Instructions for the task> Please transcribe the family blog text below from "Yes, it sure" up to and including "it all together.".

There are three categories: Meals, Breakfast and Desserts, they get to pick 5 different items in each categories. They each take turns cooking and marking off what they have done. Once each item has been cooked 5 timed I will sign it off. We will then invite a special guest of their choice for dinner, which they will prepare all by themselves with no help from me. The girls are so excited, they are already starting to talk about who they want to invite.

 

“She ariseth also while it is yet night, and giveth meat to her household, and a portion to her maidens.” (Proverbs 31:15)

Bits

Nothing particularly interesting has been going on around these parts.
We have been happily going about the business of the day.

I thought I would share some photos I took today.

This is my little man, he is 2 1/2

I can’t believe how big he is.
Unlike a lot of people I enjoy 2 year olds, I think they are the funniest things on the plant,
and they still love their mama’s.
While I am doing school with his big sister, he likes to feel a part of the action.

Today he got his own white board, and I let him use a marker, it was a big day for punk#5!


This is my oldest.
This is my homeschool child.
This is the girl who hated to read.
This is the girl who couldn’t and wouldn’t read.
This is the girl who would cry and cry during reading time,

and this is the sweet reward for the many weeks of teaching her to love reading.

The rewards of motherhood are simple, but very sweet.
(see the doll on her chest, she loves babies and baby dolls, I love that she is able to enjoy her imagination. She wanted to know if I use to read like that when she was a little baby, and you know what? I did!)

She is a Thinker


My 9 year old is becoming quite the thinker.

Friday is my cleaning day, usually punk #1 has a hard time getting her jobs done. Friday she did really well, stayed on task and worked quickly.

After she was done she said “Mom I know why it is important for kids to clean.”

“Why,” I asked

“So when the kids grow up and have houses of their own to keep clean we will have developed good cleaning strategies.”

****

A few days ago she said to Dadzoo

“Life is a test, and repentance is like correcting the mistakes we make on our test.”

“Yes, that is exactly right,” Dadzoo said.

Then she said “Isn’t that nice of Heavenly Father to let us do that.”

Yes, it sure it

That is my 9 year old,

The Thinker.

Summer

Now that the kids are back in school I have been reflecting on this past summer. I seems to, in my mind, be divided into two distinct time periods. There is the “before the vacation” and “after the vacation”.
Before the vacation was from June until about mid July. It was wonderful. The kids were relatively well behaved, the house was kept relatively clean, chores and school work were done by 11:00 and the afternoon was free time. I really felt like I had it all together.
After the vacation was a different story. We were lazy, very unproductive, the house was messy and nobody cracked open a book. The kids were irritable and I was down right ornery. Nothing seemed to work, the days were long, tiring and tedious.

I have been mulling this over the last couple of weeks, wondering what changed. Were we just getting bored? Were we craving the structure that school created?….Structure….

…Sturcture….ah-ha

The first part of the summer I had a daily schedule. We were up at 7 and there was a plan for the morning, it included chores and some school work. Everyone (including me) knew each day what was expected. The afternoon were free times where the kids could do pretty much as they pleased (within reason). They played in the wading pool, with the bunnies, with friends. Sometime they watched movies or played on the computer. I taught them how to stitch and garden, we picked sweet peas and made daisy chains.

Provided information>
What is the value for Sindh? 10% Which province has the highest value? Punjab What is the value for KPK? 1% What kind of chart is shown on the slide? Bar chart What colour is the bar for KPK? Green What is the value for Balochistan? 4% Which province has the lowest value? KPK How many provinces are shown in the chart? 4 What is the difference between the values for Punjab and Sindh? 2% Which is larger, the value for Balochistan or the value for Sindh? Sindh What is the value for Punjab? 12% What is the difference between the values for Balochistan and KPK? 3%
...
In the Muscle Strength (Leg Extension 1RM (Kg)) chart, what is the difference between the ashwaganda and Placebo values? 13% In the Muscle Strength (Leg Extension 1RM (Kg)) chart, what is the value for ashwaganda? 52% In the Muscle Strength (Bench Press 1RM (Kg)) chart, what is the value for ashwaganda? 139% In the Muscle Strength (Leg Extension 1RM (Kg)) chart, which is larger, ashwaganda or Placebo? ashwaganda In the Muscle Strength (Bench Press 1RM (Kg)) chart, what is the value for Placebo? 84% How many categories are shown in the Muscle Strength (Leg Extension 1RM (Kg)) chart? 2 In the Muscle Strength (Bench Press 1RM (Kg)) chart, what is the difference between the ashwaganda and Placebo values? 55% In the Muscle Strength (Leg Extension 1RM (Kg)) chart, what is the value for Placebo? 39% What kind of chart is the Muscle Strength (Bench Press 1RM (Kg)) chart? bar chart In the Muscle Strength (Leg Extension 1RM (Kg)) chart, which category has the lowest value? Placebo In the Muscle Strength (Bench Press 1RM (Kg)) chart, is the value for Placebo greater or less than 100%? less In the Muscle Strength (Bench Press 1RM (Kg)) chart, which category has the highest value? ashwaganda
---
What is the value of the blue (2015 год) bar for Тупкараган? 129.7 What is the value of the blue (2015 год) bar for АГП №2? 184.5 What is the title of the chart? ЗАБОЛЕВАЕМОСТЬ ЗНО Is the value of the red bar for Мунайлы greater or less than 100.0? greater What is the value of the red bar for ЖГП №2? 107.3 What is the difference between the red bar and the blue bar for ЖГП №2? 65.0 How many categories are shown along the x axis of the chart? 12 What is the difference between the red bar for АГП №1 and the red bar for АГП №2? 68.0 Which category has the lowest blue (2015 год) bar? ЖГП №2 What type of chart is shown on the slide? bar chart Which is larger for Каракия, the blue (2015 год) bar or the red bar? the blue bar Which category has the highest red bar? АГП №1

The answer>
Yes, it sure it

That is my 9 year old,

The Thinker.

Summer

Now that the kids are back in school I have been reflecting on this past summer. I seems to, in my mind, be divided into two distinct time periods. There is the “before the vacation” and “after the vacation”.
Before the vacation was from June until about mid July. It was wonderful. The kids were relatively well behaved, the house was kept relatively clean, chores and school work were done by 11:00 and the afternoon was free time. I really felt like I had it all together.